• _DATA FOR REVIEW_
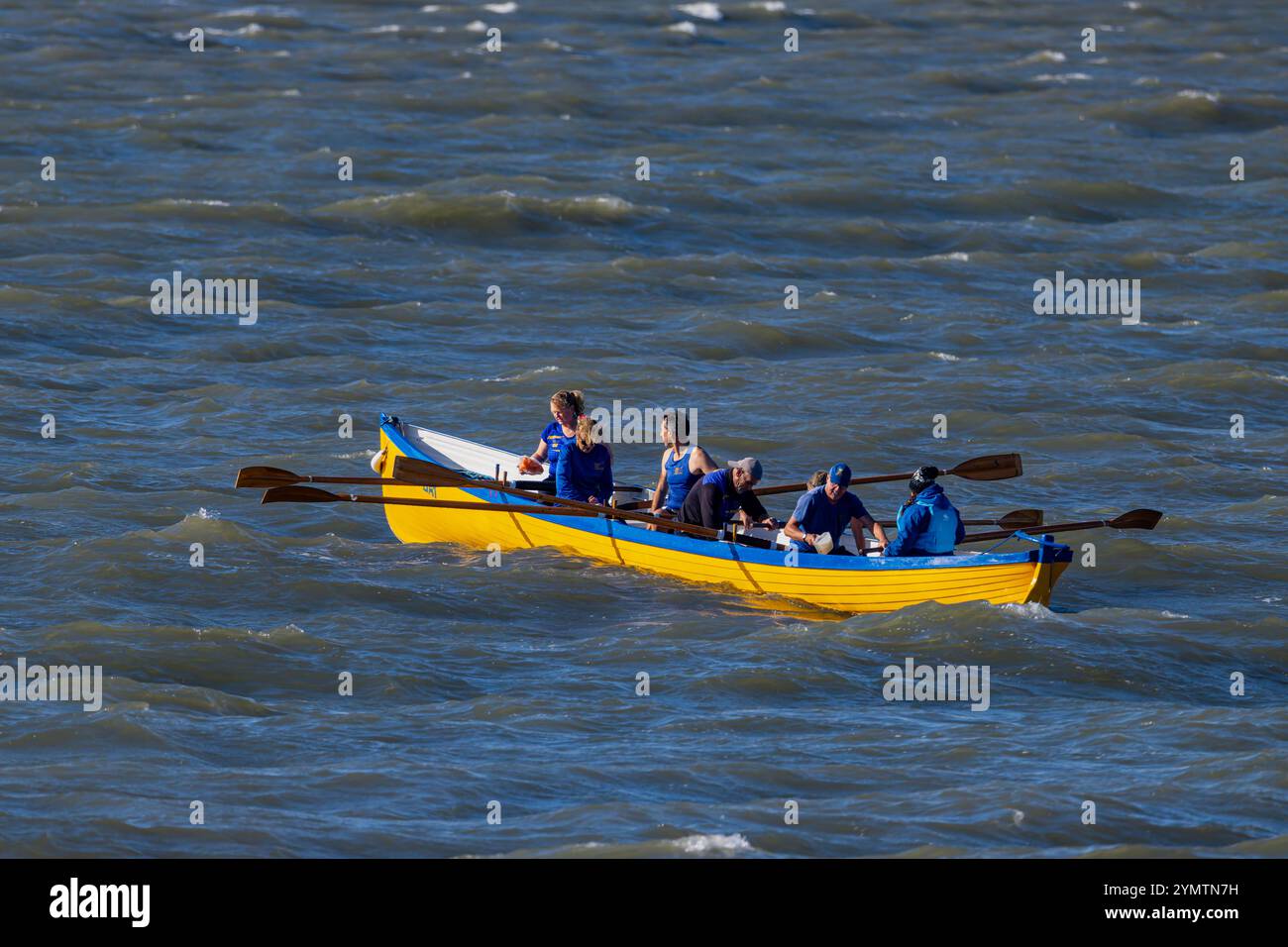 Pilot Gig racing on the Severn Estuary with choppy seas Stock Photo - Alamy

--

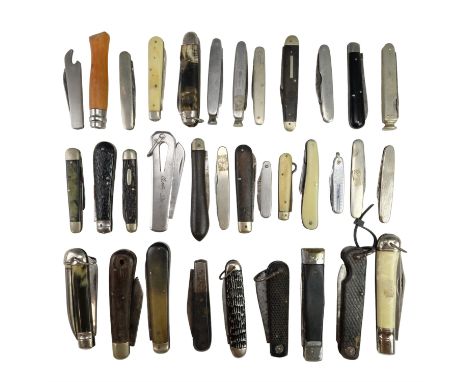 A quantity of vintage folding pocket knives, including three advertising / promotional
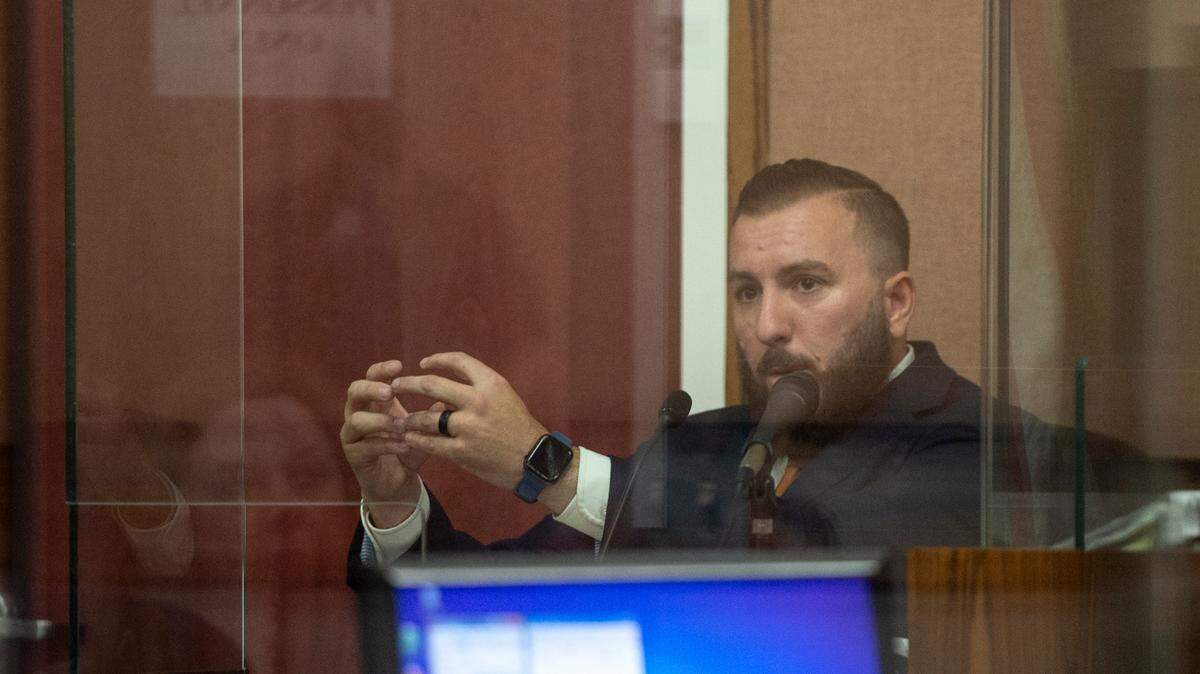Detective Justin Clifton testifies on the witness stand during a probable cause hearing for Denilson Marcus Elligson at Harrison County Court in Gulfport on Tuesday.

• _WORK TO BE COMPLETED_
In the listing above, find the line containing "A quantity of" and the line containing "Detective Justin Clifton", then print exactly those two lines and every line between them, minus the pictures.

• _EXERCISE OUTPUT_
 A quantity of vintage folding pocket knives, including three advertising / promotional
Detective Justin Clifton testifies on the witness stand during a probable cause hearing for Denilson Marcus Elligson at Harrison County Court in Gulfport on Tuesday.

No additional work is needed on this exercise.